| Consegna |
Trascrivi senza alcuna modifica tutte le righe di testo del materiale riportato qui sotto. Lascia fuori dalla risposta le immagini.

| Voci del dataset |
○ ○ ○ ○ ○

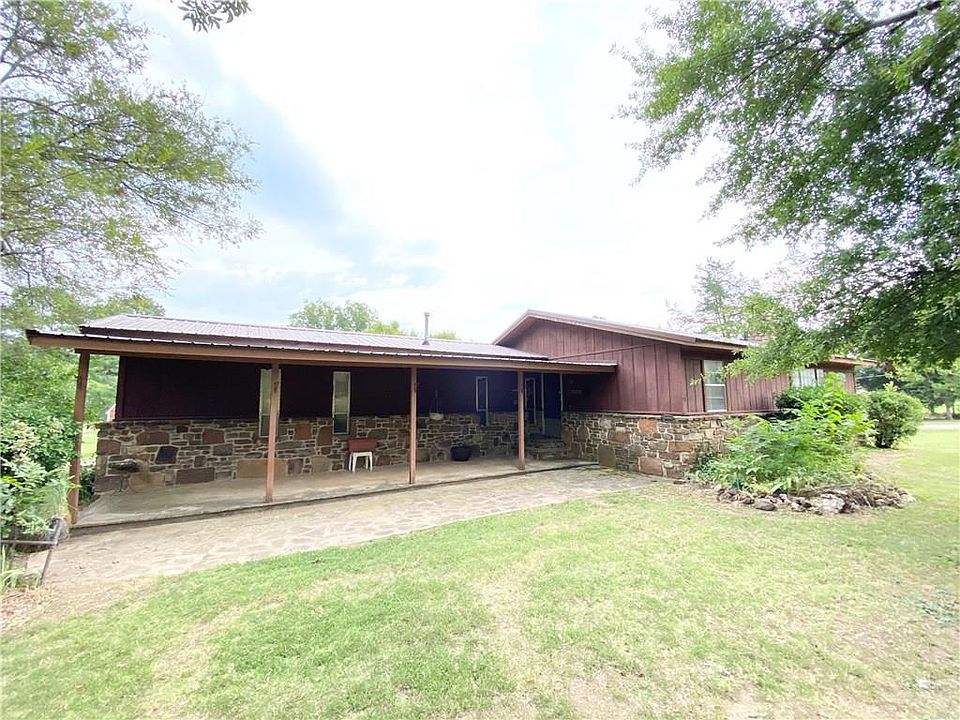 1st image of 11618 Prairie Creek Bnd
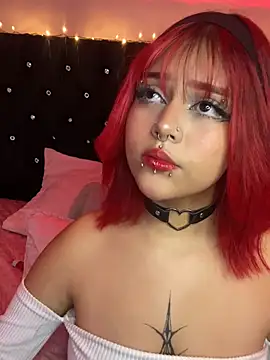 kath kitty online show from 01.23.25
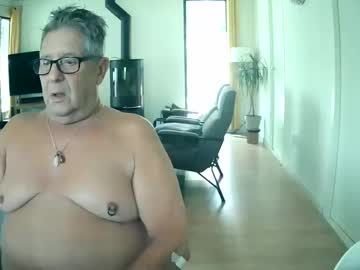  live show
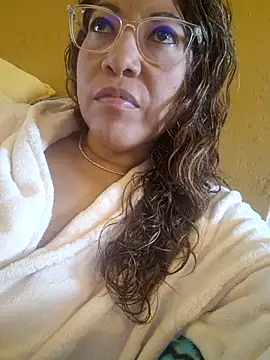 mila38 online show from October 2025 08:47:01 AM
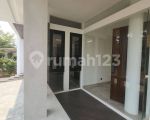 thumbnail-dijual-rumah-bangunan-mandiri-posisi-hook-taman-depan-dan-belakang-kondisi-baru-2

○ ○ ○ ○ ○

| Soluzione scritta |
 1st image of 11618 Prairie Creek Bnd
 kath kitty online show from 01.23.25
  live show
 mila38 online show from October 2025 08:47:01 AM
 thumbnail-dijual-rumah-bangunan-mandiri-posisi-hook-taman-depan-dan-belakang-kondisi-baru-2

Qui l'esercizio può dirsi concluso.